> [EXERCISE OBJECTIVE] Exactly as they appear below, repeat the lines from the one with "With population size" through the one with "Given this setup, evaluate", and no others.

> [INPUT FOR THIS TASK]
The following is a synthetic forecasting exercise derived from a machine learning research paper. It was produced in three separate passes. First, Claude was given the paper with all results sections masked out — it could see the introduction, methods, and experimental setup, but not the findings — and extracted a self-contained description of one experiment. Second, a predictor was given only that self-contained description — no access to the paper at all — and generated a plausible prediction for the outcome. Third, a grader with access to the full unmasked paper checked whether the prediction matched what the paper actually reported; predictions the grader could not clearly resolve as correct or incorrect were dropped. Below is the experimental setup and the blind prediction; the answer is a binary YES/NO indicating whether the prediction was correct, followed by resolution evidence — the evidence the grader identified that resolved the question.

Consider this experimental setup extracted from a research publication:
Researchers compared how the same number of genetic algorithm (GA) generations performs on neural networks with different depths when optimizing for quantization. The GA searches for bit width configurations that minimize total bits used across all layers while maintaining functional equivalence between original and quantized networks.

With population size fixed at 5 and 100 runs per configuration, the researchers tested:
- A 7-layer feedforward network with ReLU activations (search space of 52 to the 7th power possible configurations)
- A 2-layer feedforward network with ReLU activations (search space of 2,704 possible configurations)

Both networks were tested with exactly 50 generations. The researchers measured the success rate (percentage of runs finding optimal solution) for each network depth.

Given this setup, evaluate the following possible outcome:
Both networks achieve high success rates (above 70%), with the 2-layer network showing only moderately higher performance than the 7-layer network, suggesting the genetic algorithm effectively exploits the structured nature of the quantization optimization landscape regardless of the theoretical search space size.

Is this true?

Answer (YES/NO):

> [OUTPUT OF THE TASK]
With population size fixed at 5 and 100 runs per configuration, the researchers tested:
- A 7-layer feedforward network with ReLU activations (search space of 52 to the 7th power possible configurations)
- A 2-layer feedforward network with ReLU activations (search space of 2,704 possible configurations)

Both networks were tested with exactly 50 generations. The researchers measured the success rate (percentage of runs finding optimal solution) for each network depth.

Given this setup, evaluate the following possible outcome:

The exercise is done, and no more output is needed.